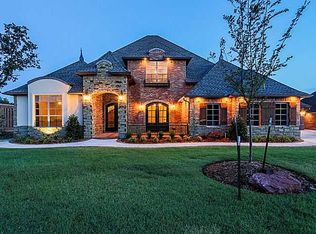 2324 Old Creek Rd, Edmond, OK 73034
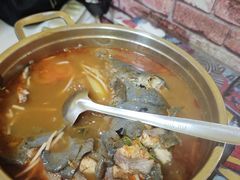 -弘烨 贵州酸汤 鱼火锅(东财店)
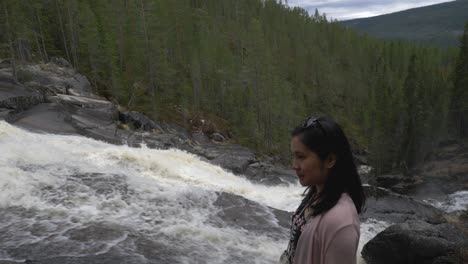 Mädchen,-Das-An-Einem-Wasserfall-Steht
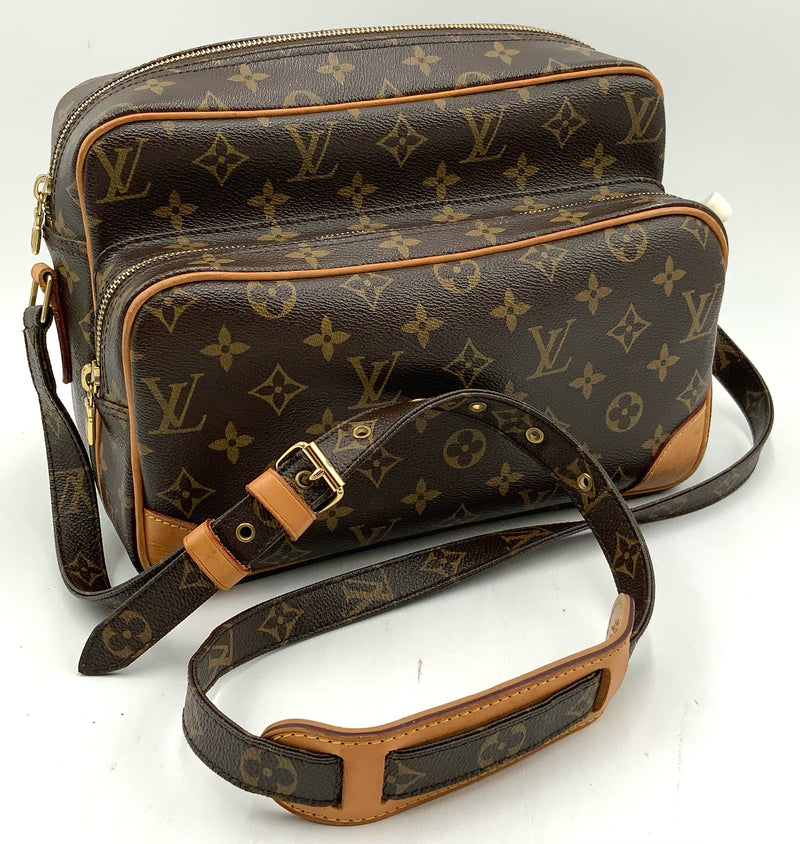 LOUIS VUITTON Monogram Nile GM Crossbody GM
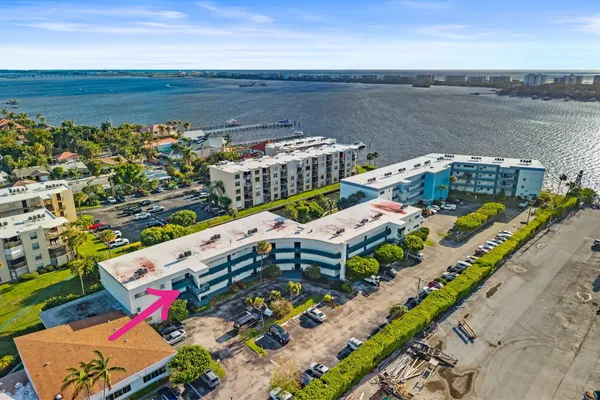 $1,850 | 200 Waterway Drive South, Unit 202, Lantana, FL 33462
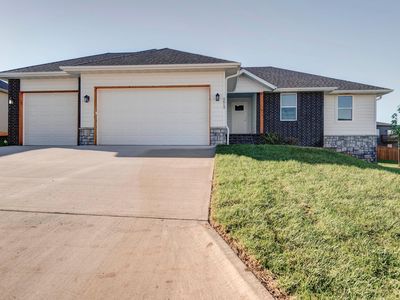 2612 W Pigeon Drive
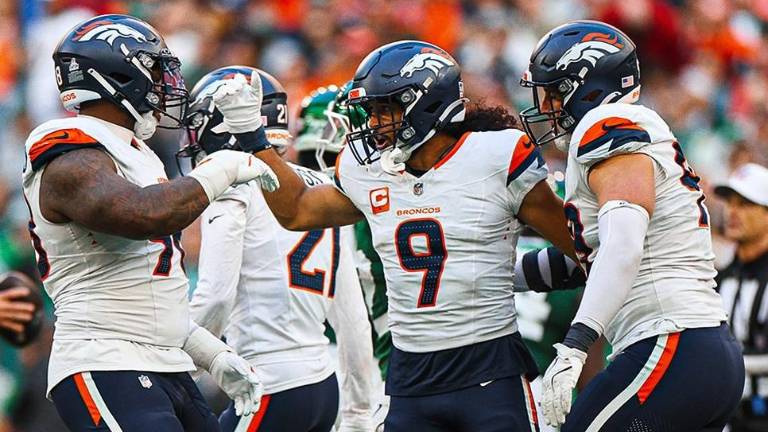Broncos gana con dificultades.
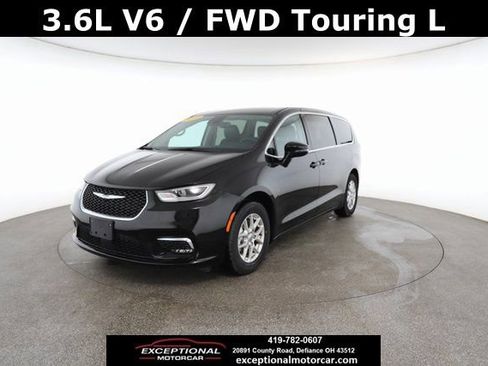 Used 2024 Chrysler Pacifica Touring-L image 1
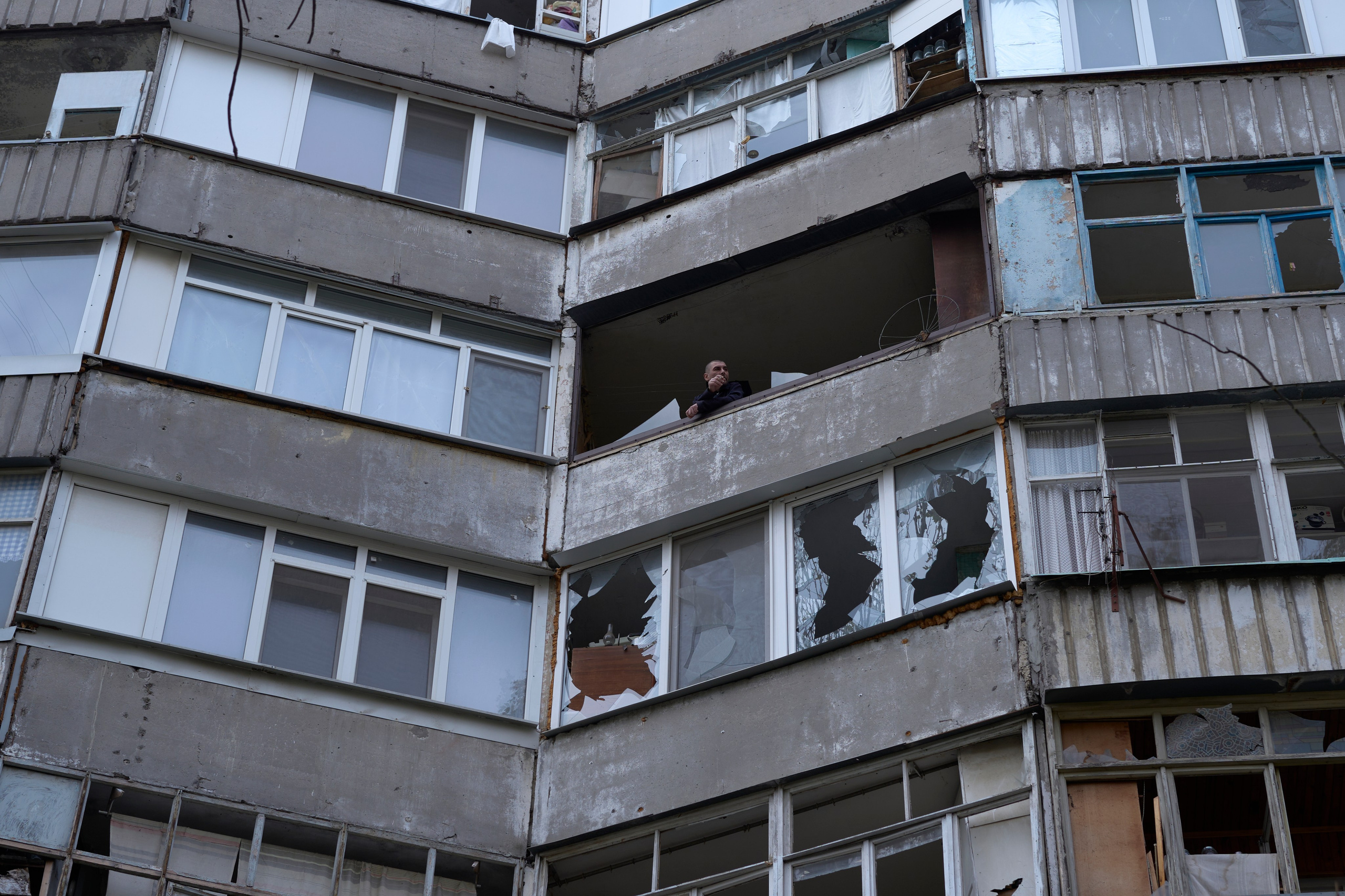 Even silence reminds of explosion here. Igor Ishchuk documentary photographer
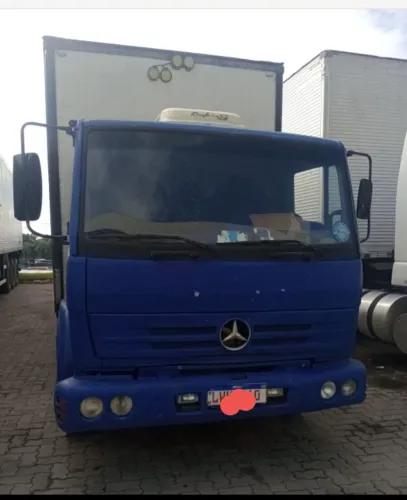 Caminhão Mercedes 712 Série C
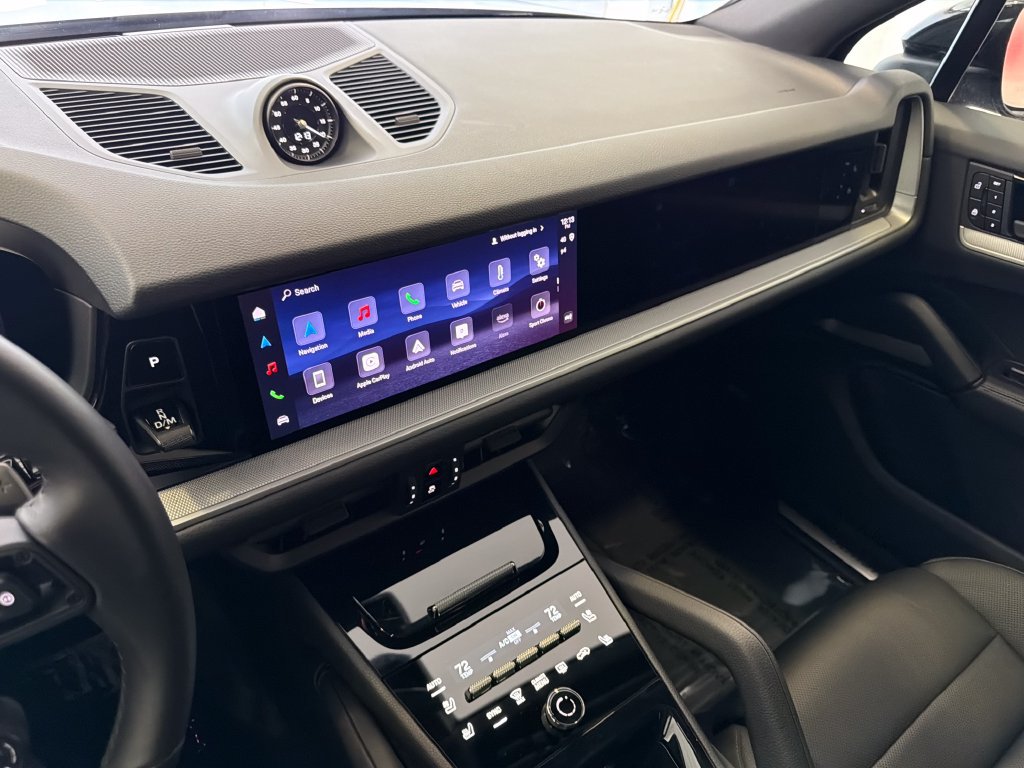 Certified 2026 Porsche Cayenne AWD/4WD image 18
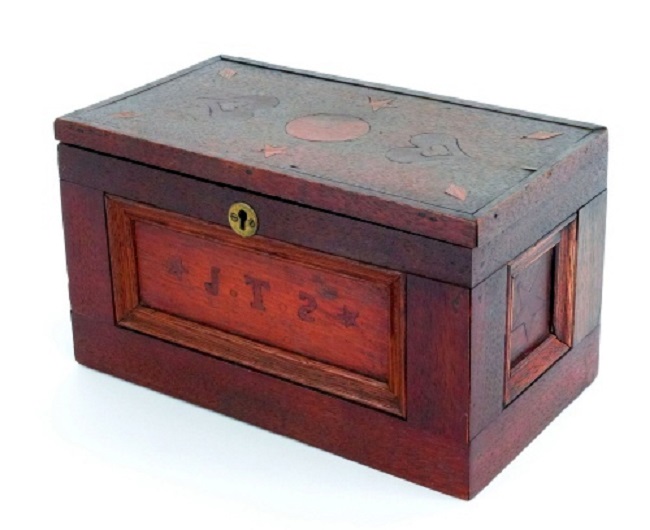 DITTY BOX-001.jpg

▸ **WHAT TO WORK ON**: The copy you output must match the entries above exactly, except that it has no pictures.

▸ **RESULT OF THIS EXERCISE**:
 2324 Old Creek Rd, Edmond, OK 73034
 -弘烨 贵州酸汤 鱼火锅(东财店)
 Mädchen,-Das-An-Einem-Wasserfall-Steht
 LOUIS VUITTON Monogram Nile GM Crossbody GM
 $1,850 | 200 Waterway Drive South, Unit 202, Lantana, FL 33462
 2612 W Pigeon Drive
Broncos gana con dificultades.
 Used 2024 Chrysler Pacifica Touring-L image 1
 Even silence reminds of explosion here. Igor Ishchuk documentary photographer
 Caminhão Mercedes 712 Série C
 Certified 2026 Porsche Cayenne AWD/4WD image 18
 DITTY BOX-001.jpg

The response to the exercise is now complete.